Throughout it all, Nurmagomedov took the moral high ground.  He was not the one who attacked a bus while surrounded by his people.  During fight week, he was the one who showed up on time to the press conference.  Then on fight night, he was the one who handled business and defeated McGregor man-to-man.

Seconds later, that pedestal crumbled ground.  He appeared every bit the individual that he condoned McGregor for being, leaping out of the cage to continue a battle he had already won while causing a commotion that risked the safety of the crowd.  Inside the cage, Nurmagomedov’s teammates and McGregor only escalated the situation rather than help things arrive at a conclusion.
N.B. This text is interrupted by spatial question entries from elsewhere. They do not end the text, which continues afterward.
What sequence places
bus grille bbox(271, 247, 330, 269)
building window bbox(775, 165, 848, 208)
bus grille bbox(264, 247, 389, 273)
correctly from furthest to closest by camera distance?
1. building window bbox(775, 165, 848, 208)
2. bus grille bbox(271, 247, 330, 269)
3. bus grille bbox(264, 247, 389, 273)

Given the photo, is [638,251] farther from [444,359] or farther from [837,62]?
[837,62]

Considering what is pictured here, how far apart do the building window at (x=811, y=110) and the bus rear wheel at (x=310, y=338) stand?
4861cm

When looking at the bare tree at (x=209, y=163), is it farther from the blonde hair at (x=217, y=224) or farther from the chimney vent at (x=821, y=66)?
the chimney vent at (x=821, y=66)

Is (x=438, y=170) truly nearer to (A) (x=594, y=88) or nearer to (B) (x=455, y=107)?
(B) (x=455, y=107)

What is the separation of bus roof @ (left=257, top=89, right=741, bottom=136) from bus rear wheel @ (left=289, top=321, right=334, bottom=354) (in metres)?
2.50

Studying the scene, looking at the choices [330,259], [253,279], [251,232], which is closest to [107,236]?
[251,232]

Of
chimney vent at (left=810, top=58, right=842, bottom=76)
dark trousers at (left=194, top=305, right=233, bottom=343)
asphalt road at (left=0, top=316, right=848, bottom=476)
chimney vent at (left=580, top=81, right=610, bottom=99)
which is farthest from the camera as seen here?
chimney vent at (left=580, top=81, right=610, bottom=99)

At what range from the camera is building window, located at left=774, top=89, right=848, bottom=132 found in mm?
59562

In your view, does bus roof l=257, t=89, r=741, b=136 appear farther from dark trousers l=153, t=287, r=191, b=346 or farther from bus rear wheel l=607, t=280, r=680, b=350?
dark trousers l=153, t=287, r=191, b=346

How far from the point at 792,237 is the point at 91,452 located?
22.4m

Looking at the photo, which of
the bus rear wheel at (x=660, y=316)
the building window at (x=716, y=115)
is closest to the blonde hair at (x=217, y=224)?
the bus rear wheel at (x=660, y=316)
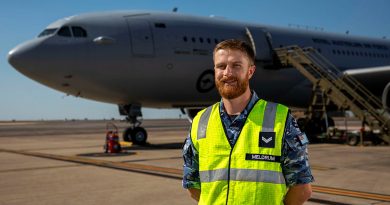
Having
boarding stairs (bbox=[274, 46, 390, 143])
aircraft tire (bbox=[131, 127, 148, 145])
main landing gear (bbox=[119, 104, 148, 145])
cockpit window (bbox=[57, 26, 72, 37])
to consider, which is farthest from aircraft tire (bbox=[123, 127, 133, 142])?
boarding stairs (bbox=[274, 46, 390, 143])

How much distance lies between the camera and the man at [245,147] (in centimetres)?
232

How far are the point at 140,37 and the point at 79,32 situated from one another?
214 cm

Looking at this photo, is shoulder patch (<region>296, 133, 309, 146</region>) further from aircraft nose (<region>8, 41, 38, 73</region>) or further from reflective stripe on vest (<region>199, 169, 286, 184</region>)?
aircraft nose (<region>8, 41, 38, 73</region>)

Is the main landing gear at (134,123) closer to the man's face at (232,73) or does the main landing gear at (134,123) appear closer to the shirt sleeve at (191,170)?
the shirt sleeve at (191,170)

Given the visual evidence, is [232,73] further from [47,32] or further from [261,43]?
[261,43]

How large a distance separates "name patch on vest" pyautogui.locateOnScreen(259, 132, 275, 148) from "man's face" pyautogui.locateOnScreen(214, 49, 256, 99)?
26 centimetres

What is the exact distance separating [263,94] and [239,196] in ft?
58.7

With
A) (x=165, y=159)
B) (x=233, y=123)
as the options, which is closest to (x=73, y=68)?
(x=165, y=159)

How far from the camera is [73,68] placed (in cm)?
1521

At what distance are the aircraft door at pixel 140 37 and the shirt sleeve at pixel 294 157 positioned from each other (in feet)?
46.3

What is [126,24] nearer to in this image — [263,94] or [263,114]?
[263,94]

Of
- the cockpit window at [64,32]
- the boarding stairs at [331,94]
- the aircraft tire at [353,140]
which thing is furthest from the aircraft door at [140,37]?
the aircraft tire at [353,140]

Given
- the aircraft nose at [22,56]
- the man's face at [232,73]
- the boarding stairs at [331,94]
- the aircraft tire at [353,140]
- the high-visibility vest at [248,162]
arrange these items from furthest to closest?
the aircraft tire at [353,140] < the boarding stairs at [331,94] < the aircraft nose at [22,56] < the man's face at [232,73] < the high-visibility vest at [248,162]

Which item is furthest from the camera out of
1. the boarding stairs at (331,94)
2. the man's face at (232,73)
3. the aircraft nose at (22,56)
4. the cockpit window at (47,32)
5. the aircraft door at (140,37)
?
the boarding stairs at (331,94)
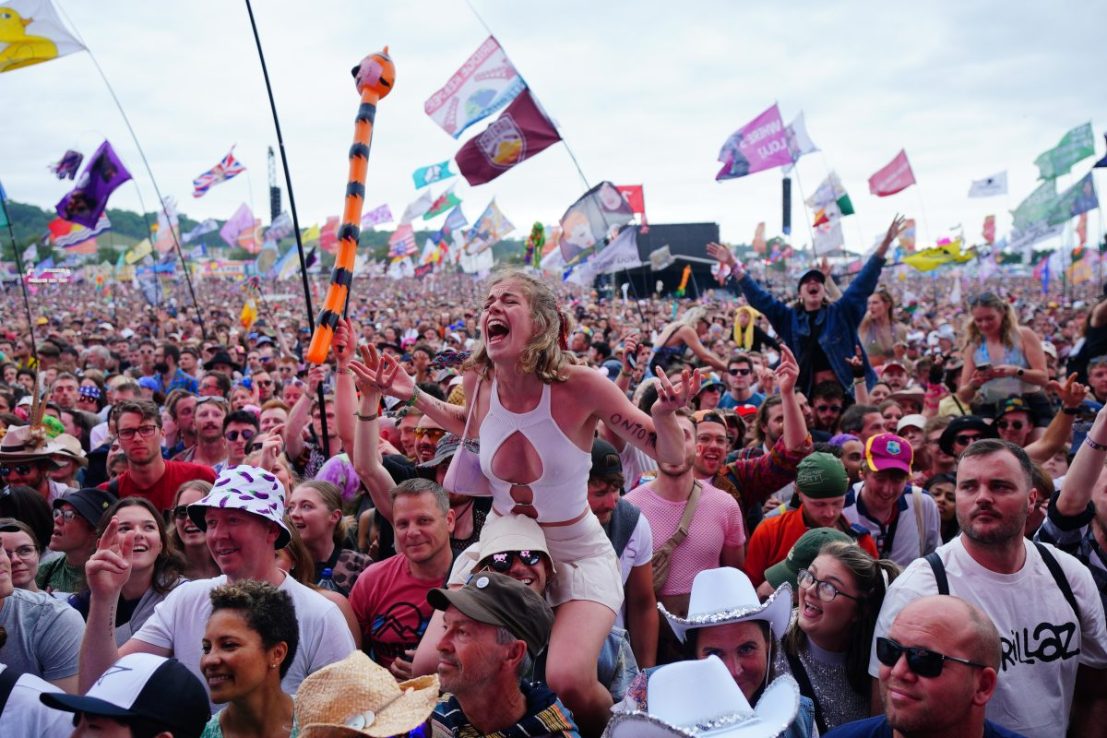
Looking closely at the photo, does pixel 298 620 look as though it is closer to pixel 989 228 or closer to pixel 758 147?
pixel 758 147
But that was the point wasn’t it?  Both men said their grudge would not be over when the fight was over.  It was personal, and it was personal because of what McGregor chose to say leading up to the fight.  It was personal because Nurmagomedov chose to confront Artem and McGregor chose to retaliate in his defense.  It made for the biggest event of the year.  The UFC ended with two stars, now both divisive and lightening rods of attention for what they may do next.

There will be no stripping of Khabib Nurmagomedov following Saturday’s event.  Nick Diaz and Jason Miller incited a similar event following a Strikeforce event in 2010 that aired on CBS.  Both men went on to continue their careers, even getting a shot at the UFC title and a coaching stint on The Ultimate Fighter respectively.  Conor McGregor resumed his fighting career four months after the incident in Brooklyn.  To think that there will be long-term consequences for Nurmagomedov following this indiscretion would be folly.

What should be discussed is where the UFC should go from here in terms of delivering consequences.  Because if fighters will continue to make things personal, how can you ever expect them to treat it like business?